Saitama eyed the boy, but then shoved another bite into his mouth.

Genos swallowed it, too, but with an egregious amount of effort. He held up a hand to the next bit of food offered to him. “I can feed myself, thank you.”

Saitama swiftly sent his next piece of beef around Genos’s hand and past his lips. “If you hadn’t spilled it all over yourself, I might be inclined to believe you.”

“W-well, I’m not, ah,” Genos was interrupted by yet another morsel. He choked it down. “I’m full! Thank you!”

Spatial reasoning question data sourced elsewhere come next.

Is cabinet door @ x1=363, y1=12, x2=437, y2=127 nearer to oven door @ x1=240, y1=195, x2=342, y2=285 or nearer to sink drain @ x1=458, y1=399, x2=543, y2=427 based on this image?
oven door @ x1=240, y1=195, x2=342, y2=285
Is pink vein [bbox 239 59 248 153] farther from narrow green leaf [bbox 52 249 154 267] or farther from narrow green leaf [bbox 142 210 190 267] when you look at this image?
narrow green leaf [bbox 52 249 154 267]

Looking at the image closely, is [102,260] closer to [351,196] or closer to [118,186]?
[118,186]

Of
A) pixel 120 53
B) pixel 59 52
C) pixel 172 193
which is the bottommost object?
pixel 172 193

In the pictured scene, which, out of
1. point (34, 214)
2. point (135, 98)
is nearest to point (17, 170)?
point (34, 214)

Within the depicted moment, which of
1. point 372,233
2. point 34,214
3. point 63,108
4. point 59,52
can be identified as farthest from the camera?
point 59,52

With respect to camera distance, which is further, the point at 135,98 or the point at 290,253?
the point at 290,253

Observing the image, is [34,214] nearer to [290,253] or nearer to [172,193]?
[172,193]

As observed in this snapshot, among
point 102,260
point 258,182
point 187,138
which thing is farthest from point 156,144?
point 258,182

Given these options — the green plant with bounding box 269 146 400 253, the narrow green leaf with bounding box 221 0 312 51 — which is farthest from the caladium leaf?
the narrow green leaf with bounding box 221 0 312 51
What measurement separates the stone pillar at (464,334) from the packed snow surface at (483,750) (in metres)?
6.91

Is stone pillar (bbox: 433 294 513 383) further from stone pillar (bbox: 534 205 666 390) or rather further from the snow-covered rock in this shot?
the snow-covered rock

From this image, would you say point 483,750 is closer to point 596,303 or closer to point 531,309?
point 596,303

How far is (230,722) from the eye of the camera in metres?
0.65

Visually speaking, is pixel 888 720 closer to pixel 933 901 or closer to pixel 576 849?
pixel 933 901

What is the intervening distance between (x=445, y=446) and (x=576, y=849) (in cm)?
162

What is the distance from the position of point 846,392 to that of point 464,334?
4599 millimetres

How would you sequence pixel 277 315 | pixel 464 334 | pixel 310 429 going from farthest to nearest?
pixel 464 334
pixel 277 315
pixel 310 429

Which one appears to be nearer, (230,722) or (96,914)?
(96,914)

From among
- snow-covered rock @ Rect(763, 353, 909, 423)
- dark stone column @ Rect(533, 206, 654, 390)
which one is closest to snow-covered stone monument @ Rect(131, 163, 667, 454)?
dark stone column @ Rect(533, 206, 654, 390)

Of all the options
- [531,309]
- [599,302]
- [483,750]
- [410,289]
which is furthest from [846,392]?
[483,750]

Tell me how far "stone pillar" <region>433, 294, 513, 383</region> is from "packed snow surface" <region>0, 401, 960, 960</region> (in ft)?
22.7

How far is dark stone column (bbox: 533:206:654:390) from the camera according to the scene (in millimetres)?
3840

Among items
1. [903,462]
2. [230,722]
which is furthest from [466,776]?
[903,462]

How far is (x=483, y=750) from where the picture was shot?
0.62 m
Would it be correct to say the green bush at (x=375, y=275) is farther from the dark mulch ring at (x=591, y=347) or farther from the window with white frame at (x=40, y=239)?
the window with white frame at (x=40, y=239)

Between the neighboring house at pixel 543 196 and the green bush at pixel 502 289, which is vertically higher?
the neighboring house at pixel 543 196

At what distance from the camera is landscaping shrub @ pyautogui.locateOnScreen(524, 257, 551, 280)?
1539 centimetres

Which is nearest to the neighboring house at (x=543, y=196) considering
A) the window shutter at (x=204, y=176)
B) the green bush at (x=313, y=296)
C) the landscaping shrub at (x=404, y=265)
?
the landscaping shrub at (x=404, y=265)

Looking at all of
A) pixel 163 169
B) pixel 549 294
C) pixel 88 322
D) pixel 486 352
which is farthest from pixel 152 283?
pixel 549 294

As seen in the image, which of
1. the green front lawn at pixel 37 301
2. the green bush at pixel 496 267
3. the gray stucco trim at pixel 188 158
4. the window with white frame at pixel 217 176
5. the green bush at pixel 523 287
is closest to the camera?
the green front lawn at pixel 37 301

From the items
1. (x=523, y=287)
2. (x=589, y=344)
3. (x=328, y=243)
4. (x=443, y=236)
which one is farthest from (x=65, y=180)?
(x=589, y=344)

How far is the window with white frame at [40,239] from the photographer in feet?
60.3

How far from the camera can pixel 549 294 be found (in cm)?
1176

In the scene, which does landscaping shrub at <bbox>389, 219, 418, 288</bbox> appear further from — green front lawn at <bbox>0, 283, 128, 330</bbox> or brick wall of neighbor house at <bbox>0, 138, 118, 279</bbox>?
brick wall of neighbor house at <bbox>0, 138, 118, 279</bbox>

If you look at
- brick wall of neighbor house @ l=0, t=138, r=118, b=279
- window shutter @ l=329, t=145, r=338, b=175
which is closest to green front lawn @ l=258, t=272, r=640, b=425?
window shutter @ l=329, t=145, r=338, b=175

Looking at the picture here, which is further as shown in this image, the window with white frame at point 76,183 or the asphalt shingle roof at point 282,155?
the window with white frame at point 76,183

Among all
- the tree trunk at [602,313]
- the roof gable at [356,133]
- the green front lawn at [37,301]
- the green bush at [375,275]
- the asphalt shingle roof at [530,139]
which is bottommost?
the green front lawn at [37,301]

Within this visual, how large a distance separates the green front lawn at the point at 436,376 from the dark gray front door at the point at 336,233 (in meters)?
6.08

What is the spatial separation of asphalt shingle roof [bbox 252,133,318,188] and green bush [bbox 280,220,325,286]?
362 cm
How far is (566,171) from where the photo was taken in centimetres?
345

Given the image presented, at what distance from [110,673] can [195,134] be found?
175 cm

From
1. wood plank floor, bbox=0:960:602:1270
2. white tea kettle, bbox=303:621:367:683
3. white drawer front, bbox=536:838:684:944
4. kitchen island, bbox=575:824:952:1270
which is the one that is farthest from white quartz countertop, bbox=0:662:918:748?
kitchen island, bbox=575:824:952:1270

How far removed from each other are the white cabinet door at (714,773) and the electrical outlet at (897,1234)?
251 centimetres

Saitama clicked the ends of his chopsticks together once. “Are you, now?”

“Yes! Truly! Thank you!” 

Saitama sat back on his haunches and rested his chopsticks so that they perched, idle and non-threatening, on the lip of his bowl.

Then, Genos’s stomach gurgled.

The chopsticks lifted off the side of the bowl. “You lying brat.”

Genos’s eyes were the size of saucers. “I, ah, perhaps that was the sound of my food settling in my new stoma-”

Saitama forced more food into his mouth. “I already spent enough getting a kotatsu for you! I’m not about to spoil you rotten by catering to your new tastebuds like some kinda on-call chef! You don’t even know what you like anymore, do you?!”

Bits of rice flew out of Genos’ mouth as he spoke. “Teacher bought this for me?”

Saitama’s answer was to feed him another piece of beef smothered in soy sauce. “Don’t talk with your mouth full! You’ll get it everywhere you haven’t already gotten it!”

“Yes, teacher!”

“Don’t shout with your mouth full, either! I don’t wanna look at that!”

Genos obediently clamped his mouth closed and chewed, his eyes watery and sparkling, and ate the rest of his meal without complaint.

**Notes for the Chapter:**

> This story is so dumb I swear.
> 
> Thanks for reading and I hope you guys enjoyed it!
> 
> I'm sure you can begin to realize that this story is loosely formulated to go "sorta serious, fluff, sorta serious, fluff" in terms of chapter content, so this was a total fluff chapter.
> 
> Just the novelty of a Genos completely unable to do anything is cathartic to me and my writer's block, I guess.
> 
> Thanks for reading, and thanks for commenting!